Just last night, a new version of Francis Ford Coppola‘s hallucinatory Vietnam opus Apocalypse Now debuted to a rapt crowd at the Tribeca Film Festival in New York. The good news is that it won’t be long before everyone else can get eyes on a resurrected classic.
Directly following the premiere, Lionsgate sent out a press release announcing plans to bring the restored film in this new form to theaters nationwide in the US on 15 August, with an accompanying home video release on 27 August. They also released a trailer, included below.
The so-called “Final Cut” splits the difference between the theatrical cut that Coppola felt was too truncated, and the expanded “Redux” cut that he later ruled too indulgent; the four-disc set includes all three, along with the engrossing behind-the-scenes documentary Hearts of Darkness.
There will be no shortage of special features, either, from a recording of last night’s post-screening chat between Coppola and Steven Soderbergh to never-before-seen footage (including the fabled “Monkey Sampan” scene).
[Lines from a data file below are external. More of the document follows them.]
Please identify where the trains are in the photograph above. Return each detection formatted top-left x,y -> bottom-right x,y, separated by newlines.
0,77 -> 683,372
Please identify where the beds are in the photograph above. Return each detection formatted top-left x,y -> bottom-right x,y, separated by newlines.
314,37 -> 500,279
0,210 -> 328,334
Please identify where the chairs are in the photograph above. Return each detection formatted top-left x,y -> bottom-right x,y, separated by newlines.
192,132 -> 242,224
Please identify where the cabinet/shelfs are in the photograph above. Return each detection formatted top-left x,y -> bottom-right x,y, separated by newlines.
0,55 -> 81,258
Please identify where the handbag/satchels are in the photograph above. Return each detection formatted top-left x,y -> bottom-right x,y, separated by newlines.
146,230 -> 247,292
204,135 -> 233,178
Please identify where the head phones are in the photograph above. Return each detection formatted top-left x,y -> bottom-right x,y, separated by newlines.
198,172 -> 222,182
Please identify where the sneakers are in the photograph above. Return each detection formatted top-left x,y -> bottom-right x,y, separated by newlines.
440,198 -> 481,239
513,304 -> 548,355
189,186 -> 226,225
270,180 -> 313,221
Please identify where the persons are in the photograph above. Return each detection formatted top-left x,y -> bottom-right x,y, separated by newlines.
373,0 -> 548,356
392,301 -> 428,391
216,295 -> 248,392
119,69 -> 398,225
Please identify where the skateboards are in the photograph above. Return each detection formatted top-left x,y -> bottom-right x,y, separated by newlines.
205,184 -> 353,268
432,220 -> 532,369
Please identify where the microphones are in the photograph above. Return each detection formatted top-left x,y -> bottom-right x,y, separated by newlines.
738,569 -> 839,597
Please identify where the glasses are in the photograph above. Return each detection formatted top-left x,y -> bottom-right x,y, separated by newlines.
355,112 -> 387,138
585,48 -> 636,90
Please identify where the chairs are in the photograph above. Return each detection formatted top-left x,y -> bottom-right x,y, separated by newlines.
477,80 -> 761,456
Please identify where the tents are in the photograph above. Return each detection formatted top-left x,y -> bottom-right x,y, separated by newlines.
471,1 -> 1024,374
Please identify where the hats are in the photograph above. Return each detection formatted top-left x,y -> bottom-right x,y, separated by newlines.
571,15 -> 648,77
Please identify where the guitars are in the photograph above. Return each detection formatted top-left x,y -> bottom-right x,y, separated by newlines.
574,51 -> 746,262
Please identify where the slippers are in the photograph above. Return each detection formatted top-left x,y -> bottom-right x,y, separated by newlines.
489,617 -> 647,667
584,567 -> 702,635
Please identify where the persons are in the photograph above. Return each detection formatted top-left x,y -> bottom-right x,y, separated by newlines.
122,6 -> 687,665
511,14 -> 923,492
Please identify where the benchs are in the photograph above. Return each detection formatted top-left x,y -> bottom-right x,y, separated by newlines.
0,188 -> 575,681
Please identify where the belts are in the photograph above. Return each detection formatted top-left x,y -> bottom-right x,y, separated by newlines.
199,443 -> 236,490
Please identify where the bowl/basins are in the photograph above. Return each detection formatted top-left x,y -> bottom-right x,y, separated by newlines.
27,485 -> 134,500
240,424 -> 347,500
A handful of featurettes examine Coppola’s experiences at Cannes, the color palette of the film, and the making of the Final Cut as well.
The real burning question is which scenes made the cut and which didn’t. Having attended the premiere last night, I can say now that the detour to a French plantation remains in place, while an unsavory encounter with grounded Playboy bunnies has been excised.
Mostly, though, the improvements are cosmetic. Apocalypse Now has never looked or sounded better, and it’s a dizzying sensory overload to begin with. You’re gonna love the smell of Blu-ray in the morning.
Apocalypse Now: The Final Cut comes to theaters on 15 August and video on 27 August.